Tribune de Karine Lacombe
Cheffe de service des maladies infectieuses
à l’hôpital Saint-Antoine, à Paris
Galilée.sp tient à remercier Madame Karine Lacombe pour son autorisation à reproduire sur notre site sa tribune parue dans le journal « la croix » du 3 janvier dernier
Il n’y a pas si longtemps, à peine un an, je commençais un stage de yoga dans le murmure des mantras, la campagne normande invitait à la méditation, nous ne nous disions rien de cette année qui s’annonçait, seul l’instant présent qui s’écoulait tranquillement, entre bienveillance et introspection, prenait sens en nous, les yeux fermés et le souffle ujjayi qui nous tenait comme un fil tendu vers la minute suivante.
De loin en loin je percevais un bruit confus qui arrivait de Chine, mais nous ne l’écoutions pas, noyés dans la brume du petit matin qui posait un voile translucide sur la rivière coulant au bout du champ.
Il n’y a pas si longtemps, un jour à peine, j’ai de nouveau fermé les yeux, retenu mon souffle et nettoyé mes pensées, essayé d’apaiser ce tumulte intérieur en sentant sur mon visage tomber la neige en flocons légers comme des plumes minuscules.

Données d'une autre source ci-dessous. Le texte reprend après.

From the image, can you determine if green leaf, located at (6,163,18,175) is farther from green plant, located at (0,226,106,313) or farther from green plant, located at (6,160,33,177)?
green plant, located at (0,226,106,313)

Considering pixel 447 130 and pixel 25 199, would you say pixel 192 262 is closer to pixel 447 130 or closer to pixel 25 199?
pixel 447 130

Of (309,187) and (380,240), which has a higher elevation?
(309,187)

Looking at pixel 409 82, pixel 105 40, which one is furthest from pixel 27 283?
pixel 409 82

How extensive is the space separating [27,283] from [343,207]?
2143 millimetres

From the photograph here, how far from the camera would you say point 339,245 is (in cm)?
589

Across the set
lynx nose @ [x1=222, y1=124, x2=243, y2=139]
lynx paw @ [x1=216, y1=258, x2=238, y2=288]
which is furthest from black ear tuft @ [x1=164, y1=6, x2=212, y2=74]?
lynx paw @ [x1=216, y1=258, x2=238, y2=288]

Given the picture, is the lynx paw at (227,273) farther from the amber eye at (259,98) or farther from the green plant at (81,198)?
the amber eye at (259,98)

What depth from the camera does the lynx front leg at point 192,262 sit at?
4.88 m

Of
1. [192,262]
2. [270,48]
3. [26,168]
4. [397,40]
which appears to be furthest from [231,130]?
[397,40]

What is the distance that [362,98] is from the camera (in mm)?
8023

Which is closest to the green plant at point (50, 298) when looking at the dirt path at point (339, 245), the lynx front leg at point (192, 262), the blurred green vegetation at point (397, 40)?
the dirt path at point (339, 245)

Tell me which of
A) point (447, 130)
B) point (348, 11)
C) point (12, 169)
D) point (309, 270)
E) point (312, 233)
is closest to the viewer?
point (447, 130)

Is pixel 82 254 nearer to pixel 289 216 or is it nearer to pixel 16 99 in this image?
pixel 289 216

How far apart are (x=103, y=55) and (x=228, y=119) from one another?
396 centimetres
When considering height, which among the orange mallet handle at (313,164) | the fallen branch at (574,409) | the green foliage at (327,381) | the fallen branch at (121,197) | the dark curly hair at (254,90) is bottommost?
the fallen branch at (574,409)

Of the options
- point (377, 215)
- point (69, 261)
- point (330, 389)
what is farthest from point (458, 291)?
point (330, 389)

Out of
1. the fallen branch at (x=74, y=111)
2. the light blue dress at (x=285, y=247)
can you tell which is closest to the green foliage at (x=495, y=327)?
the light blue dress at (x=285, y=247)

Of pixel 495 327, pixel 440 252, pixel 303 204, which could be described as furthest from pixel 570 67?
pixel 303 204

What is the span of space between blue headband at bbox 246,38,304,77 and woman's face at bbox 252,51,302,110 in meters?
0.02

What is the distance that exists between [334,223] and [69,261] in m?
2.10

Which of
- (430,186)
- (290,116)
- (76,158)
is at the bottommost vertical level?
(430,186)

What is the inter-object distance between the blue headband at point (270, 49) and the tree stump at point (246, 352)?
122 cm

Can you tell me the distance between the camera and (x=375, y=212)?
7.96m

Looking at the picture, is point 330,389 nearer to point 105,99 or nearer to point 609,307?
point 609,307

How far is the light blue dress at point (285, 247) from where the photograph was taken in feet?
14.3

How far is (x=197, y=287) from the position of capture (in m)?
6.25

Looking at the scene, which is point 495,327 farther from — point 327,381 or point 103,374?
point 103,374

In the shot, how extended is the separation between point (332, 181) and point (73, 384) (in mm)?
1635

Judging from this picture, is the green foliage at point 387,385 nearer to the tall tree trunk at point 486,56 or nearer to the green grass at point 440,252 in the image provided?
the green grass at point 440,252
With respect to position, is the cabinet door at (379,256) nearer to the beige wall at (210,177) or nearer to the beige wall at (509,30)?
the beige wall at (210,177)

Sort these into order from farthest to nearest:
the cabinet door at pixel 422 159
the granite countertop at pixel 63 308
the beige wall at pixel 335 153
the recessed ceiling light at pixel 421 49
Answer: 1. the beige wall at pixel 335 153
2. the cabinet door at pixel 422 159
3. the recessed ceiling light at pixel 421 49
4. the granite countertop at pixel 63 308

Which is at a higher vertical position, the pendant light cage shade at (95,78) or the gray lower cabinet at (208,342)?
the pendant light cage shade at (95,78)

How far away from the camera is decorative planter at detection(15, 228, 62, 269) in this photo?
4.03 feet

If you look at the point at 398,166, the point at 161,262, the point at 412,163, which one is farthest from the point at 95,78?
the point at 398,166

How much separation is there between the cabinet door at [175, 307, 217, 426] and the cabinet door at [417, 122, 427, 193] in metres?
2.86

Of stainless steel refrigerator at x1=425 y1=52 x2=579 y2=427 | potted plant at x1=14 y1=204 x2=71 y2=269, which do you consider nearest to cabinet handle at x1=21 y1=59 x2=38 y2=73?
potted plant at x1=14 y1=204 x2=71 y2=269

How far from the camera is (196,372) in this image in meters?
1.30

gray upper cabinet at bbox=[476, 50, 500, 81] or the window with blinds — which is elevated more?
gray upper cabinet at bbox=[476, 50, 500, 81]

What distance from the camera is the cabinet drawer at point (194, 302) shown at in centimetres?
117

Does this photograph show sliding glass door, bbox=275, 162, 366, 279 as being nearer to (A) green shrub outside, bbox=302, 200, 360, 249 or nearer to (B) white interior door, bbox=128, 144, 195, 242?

Entre les deux, dans cet espace entre un an et un jour, le temps s’est étiré comme un siècle, s’est contracté comme une seule et longue journée, où les jours se sont fondus dans les nuits, plus de semaine, plus de week-end, nous avons basculé dans un espace-temps où la pandémie due au coronavirus Sras-CoV-2 nous a submergés.
L’angoisse de l’inconnu
Ballotté au gré des informations, mésinformations, dysinformations, aninfomations (2), chacun d’entre nous, que l’on soit médecin, chercheur, personnage politique ou simple citoyen, a vécu la même succession de périodes de sidération, d’acceptation, de révolte, d’hyperactivité, de colère, d’abattement. Certains devant l’inexplicable ont cherché des coupables, d’autres ont cru trouver dans les chemins de traverse qui jalonnent les champs de la science des solutions bien simples à la crise subie.
Tellement simples que ne pas y adhérer est très vite apparu suspect à leurs yeux, alors qu’il leur semblait si logique de répondre à l’angoisse de l’inconnu (une nouvelle maladie dont on ne connaissait rien, même pas l’agent infectieux responsable, encore moins les modalités de transmission et pas du tout les traitements efficaces) par une solution thérapeutique rapide, fût-elle une illustration parfaite de la « pensée magique ».
Notre capacité de résistance quotidienne
Au cœur de la crise sanitaire est ainsi né le populisme scientifique, dont chacun d’entre nous a souffert, des médecins mis en cause dans leur pratique quotidienne aux citoyens que l’on a fait douter de leurs scientifiques. Mais au fil des mois, dans ce temps qui a paru si long et qui pourtant a coulé si vite, parce que la connaissance se construit pas à pas, ne part pas de rien et capitalise sur les travaux menés depuis des années par des scientifiques rarement dans la lumière, une issue à la pandémie s’est esquissée.
D’abord grâce à la compréhension des voies de transmission du virus qui a permis de savoir comment s’en protéger. Puis par la mise au point de traitements qui ont atténué les conséquences de la maladie chez les plus fragiles d’entre nous. Et enfin par la découverte d’une technologie peaufinée depuis dix ans qui allait conduire à l’élaboration d’un vaccin, et en prévenant les formes graves de Covid-19 et très probablement sa transmission, va poser le point final tant attendu à cette pandémie.
Si je regarde maintenant, à la veille de 2021, ce que l’on a traversé ensemble, chacun de ces 365 jours m’apparaissent comme autant de cailloux blancs témoins de notre capacité de résistance quotidienne. Les affrontements, les batailles, les humiliations, les mensonges, rien de cela ne sera oublié, mais au contraire absorbé, dilué et construira au final le socle de notre société solidaire. 2021, année vaccinale ? 2021, année résiliente !
Karine Lacombe
03/01/21
Karine Lacombe est l’auteure avec la dessinatrice Fiamma Luzzati du livre « La médecin » paru aux éditions Stock dans la collection Essais-Documents (novembre 2020)
(1) Karine Lacombe est également cheffe de service des maladies infectieuses et tropicales de l’hôpital Saint-Antoine.
(2) « Mé- », « dys- » et « a- » sont des préfixes couramment utilisés en science pour exprimer une variation du normal (déformation, disparition, absence), les néologismes ici utilisés appuient le caractère exceptionnel de la médiatisation qui a accompagné la pandémie durant toute cette année 2020.